Rinad Beidas, PhD, the chair and Ralph Seal Paffenbarger Professor of Medical Social Sciences, gave a presentation on how to harness implementation science to address gender disparities in medicine.
“The time is now to come together and apply rigorous methods from implementation science and both develop the knowledge base around how to close inequities in gender, as well as implement practices that we already know work in academic medicine that move us toward this vision,” Beidas said.
Olutoyin Olutoye, professor of Anesthesiology in the Division of Pediatric Anesthesiology, discussed the importance of lifting other women up during her presentation on mentorship.

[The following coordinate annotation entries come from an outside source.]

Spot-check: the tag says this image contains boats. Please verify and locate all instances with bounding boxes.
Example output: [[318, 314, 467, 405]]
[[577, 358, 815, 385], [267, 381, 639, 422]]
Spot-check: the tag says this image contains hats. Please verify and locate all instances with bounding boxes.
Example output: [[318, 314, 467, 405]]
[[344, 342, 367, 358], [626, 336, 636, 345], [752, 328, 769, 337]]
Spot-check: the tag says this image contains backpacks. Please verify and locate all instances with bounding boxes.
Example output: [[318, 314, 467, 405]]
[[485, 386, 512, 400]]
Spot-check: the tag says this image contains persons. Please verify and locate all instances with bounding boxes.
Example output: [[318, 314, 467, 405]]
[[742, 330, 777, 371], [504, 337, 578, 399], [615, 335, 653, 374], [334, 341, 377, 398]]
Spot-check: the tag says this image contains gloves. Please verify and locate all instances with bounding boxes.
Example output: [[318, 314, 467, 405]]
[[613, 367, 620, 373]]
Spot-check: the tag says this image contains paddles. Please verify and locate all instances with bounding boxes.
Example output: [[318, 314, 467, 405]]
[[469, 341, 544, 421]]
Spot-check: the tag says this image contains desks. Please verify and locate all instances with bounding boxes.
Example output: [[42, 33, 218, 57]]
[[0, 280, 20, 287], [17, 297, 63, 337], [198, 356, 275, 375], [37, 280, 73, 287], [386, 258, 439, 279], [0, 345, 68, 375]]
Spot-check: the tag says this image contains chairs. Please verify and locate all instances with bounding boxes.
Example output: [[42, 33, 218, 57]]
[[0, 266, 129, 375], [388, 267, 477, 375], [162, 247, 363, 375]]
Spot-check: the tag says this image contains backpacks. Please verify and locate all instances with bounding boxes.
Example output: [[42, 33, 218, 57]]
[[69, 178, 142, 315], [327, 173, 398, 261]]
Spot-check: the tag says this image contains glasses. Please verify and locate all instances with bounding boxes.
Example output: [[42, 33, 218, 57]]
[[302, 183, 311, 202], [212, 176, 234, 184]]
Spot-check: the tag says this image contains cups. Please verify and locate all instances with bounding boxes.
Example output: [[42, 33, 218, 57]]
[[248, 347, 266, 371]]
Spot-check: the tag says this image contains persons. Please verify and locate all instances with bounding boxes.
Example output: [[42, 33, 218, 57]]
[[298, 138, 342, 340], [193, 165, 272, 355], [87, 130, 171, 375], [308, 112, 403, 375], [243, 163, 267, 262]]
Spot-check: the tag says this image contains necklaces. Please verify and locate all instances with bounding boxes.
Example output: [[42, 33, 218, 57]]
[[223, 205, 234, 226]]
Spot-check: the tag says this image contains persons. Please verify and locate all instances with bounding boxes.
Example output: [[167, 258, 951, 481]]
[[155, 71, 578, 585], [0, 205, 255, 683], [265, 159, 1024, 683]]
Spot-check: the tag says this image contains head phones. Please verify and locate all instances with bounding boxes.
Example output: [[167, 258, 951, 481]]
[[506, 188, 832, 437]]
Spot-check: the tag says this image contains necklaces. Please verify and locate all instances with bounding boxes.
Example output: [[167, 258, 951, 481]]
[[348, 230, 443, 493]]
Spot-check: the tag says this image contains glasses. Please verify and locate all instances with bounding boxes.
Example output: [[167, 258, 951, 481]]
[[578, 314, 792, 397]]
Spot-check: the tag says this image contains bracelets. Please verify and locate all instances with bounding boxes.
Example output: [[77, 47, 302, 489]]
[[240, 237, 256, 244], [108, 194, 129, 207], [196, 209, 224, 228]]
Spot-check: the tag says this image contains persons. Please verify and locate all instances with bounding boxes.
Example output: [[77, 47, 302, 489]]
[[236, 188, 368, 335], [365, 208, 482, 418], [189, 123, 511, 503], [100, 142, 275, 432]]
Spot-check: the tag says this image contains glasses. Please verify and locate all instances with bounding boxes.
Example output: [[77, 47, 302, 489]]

“If you think about mentorship, really, a lot of people have gone further than they ever thought they could have because somebody else thought they could,” Olutoye said.
Kalilah Gates, MD, assistant dean of Medical Education, gave the closing remarks, which centered on how Northwestern’s community of women has brought her joy.
“When women affirm women, it unlocks our power,” Gates said. “It gives us permission to shine brighter. So, with that, let us all bask in the joy of this community. Let us all shine as bright as our lights allow.”